Bane NOR Eiendom AS
- Company type: Subsidiary
- Industry: Real estate
- Founded: 2001
- Headquarters: Oslo, Norway
- Area served: Norway
- Key people: Jon-Erik Lunøe (CEO)
- Revenue: NOK 723 million (2009)
- Number of employees: 95
- Parent: Bane NOR
- Website: banenoreiendom.no

= Bane NOR Eiendom =

Subsidiary of Bane NOR

Bane NOR Eiendom (Rail NOR Property) is a subsidiary of Bane NOR responsible for managing the commercial sections of the company's real estate. With headquarters in Oslo, the company manages 740000 m2 of space. The vast majority of this is in or in connection with railway stations. The company owns all of the railway stations in Norway.

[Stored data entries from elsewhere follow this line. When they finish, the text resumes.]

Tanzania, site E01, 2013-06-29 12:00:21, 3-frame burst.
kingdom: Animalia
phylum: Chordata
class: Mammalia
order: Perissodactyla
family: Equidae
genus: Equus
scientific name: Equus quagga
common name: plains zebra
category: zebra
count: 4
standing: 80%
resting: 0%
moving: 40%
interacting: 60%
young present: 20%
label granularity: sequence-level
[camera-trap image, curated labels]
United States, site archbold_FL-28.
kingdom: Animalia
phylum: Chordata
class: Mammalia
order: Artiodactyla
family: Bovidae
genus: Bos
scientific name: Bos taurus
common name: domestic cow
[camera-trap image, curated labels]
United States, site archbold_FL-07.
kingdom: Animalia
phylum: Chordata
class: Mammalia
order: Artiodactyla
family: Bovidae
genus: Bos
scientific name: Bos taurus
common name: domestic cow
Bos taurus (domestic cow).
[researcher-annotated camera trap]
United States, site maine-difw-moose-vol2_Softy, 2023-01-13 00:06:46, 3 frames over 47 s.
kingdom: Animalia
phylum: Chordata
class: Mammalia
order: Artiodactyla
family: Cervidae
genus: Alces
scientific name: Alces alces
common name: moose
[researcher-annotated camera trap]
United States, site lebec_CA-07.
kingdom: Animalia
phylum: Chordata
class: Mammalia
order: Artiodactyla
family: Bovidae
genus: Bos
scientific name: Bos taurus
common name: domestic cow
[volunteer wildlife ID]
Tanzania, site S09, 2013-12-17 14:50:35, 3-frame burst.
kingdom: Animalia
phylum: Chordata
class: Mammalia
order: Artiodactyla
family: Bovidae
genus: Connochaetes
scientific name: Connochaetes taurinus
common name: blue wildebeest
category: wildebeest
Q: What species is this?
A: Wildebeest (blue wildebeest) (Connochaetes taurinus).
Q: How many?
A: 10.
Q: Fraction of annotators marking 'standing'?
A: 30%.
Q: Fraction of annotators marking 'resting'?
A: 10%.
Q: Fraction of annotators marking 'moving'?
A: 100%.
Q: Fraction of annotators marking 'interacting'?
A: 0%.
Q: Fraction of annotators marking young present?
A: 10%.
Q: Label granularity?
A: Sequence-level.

Rom Eiendom was established in 2001 as Rom Eiendomsutvikling, with the responsibility to manage all NSB real estate not related to operations. In 2001, the management was outsourced to Aberdeen Property Investors. The present name change came as a result of the management being insourced back to the corporation in 2006. In 2007, NSB Eiendom, which owned operational real estate, was merged into Rom. Within the portfolio of Rom are large sections of the real estate at Bjørvika in Oslo and Brattøra in Trondheim, both part of the ports in the cities, which are being transformed through urban redevelopment projects. Rom owns about 70 lots with a potential for 2 million square meters (20 million ft^{2}) of building space.

On May 2, 2017, the ownership of Rom Eiendom was transferred to Bane NOR as part of a national rail reform plan, and the company was rebranded as Bane NOR Eiendom. As a result, properties formerly belonging to the Norwegian National Rail Administration and Bane NOR were transferred to Bane NOR Eiendom.